Waste technology borrowed from municipalities and industries is now being used on a North Carolina pork operation.

In the subsurface-flow of a reciprocating wetlands’ system, manure solids from barn flush water settle in an underground tank. Liquid is pumped into two wetland cells, each filled with 42,000 cubic feet of gravel and some plants. The liquid is then pumped back and forth between the cells.

This reciprocation promotes both anaerobic and aerobic conditions for high-level microbial activity within the cells. BioConcepts officials, the company providing the technology, say it will eliminate almost all manure odor, and greatly reduced organic matter and ammonia. They say it will substantially reduce phosphorus levels as well.       

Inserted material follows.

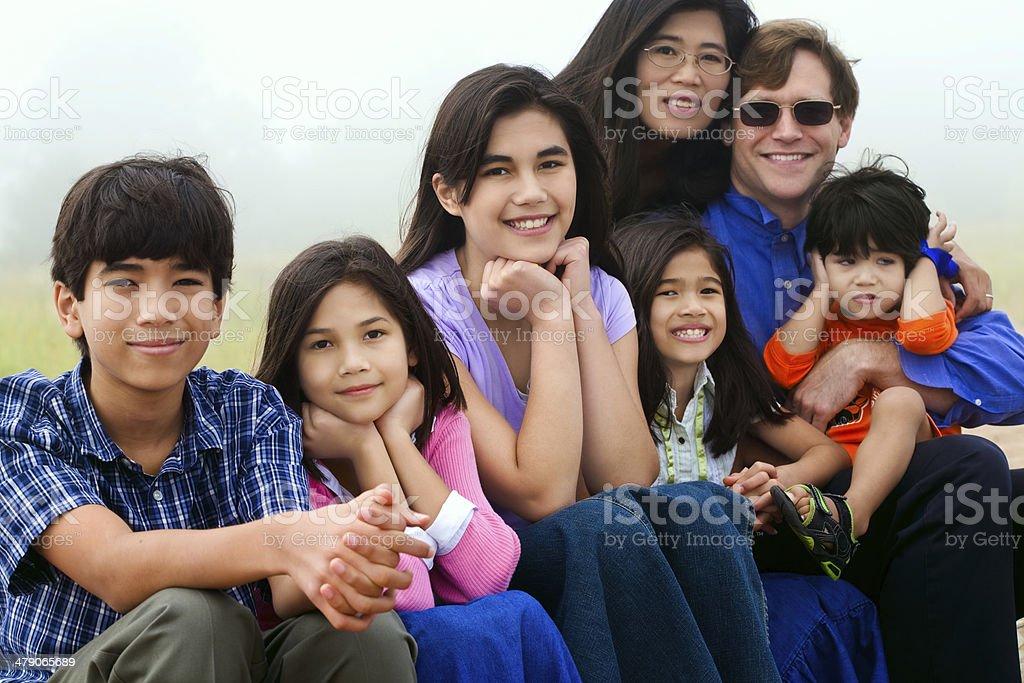 Multiracial family sitting on beach stock photo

The novel system treats wastewater from a 1,920-head, feeder-to-finish operation on a Murphy Farms’ operation in Duplin County, N.C. It is one of 18 technologies that North Carolina State University researchers are evaluating under Smithfield Foods’ agreement with the state attorney general.

The process works like this: Two barns with under-slat pits are flushed automatically every 10 hours into a solids-settling tank. After the solids settle, the remaining water is pumped out to fill the first cell. Any sludge collected is returned to the primary lagoon for digestion. 

The wastewater remains in the first cell for one to five hours – depending on its dillusion strength. It is then pumped to cell two, where it remains for one to five additional hours before it is pumped back to the first cell.

At any given time, one cell is nearly empty while the other is almost full. Pumping liquid back and forth allows fresh air to enter the void space between and around rocks in the cell. This reciprocation is critical to allow the bacteria to “eat” nutrients in the swine manure.

As more water comes into the first cell from the dosing tank, excess cleaned water from the second cell is pushed out into a day tank. There it can be used to recharge the two barns’ flush tanks.

The two cells are sized to hold six days worth of the operation’s flush water. This residence time is required to treat high-strength manure using about 60 reciprocations.  (Wastewater from municipalities needs only 1.5 days.)

The system is fully automated. Should a pump malfunction, fail-safe features automatically sound alarms and dial up the farm’s operator to report the problem.

This particular system costs about $300,000 to construct, and electricity costs run $150 to $200 a month. Fixed and operating costs, including an allowance for time, are estimated to total slightly less than 2 cents per pound per live hog in the buildings.

According to Mark Rice, North Carolina State’s agricultural engineer in charge of project evaluation, it will be early 2004 before researchers can say how well the system works on the farm and pinpoint a final operation cost.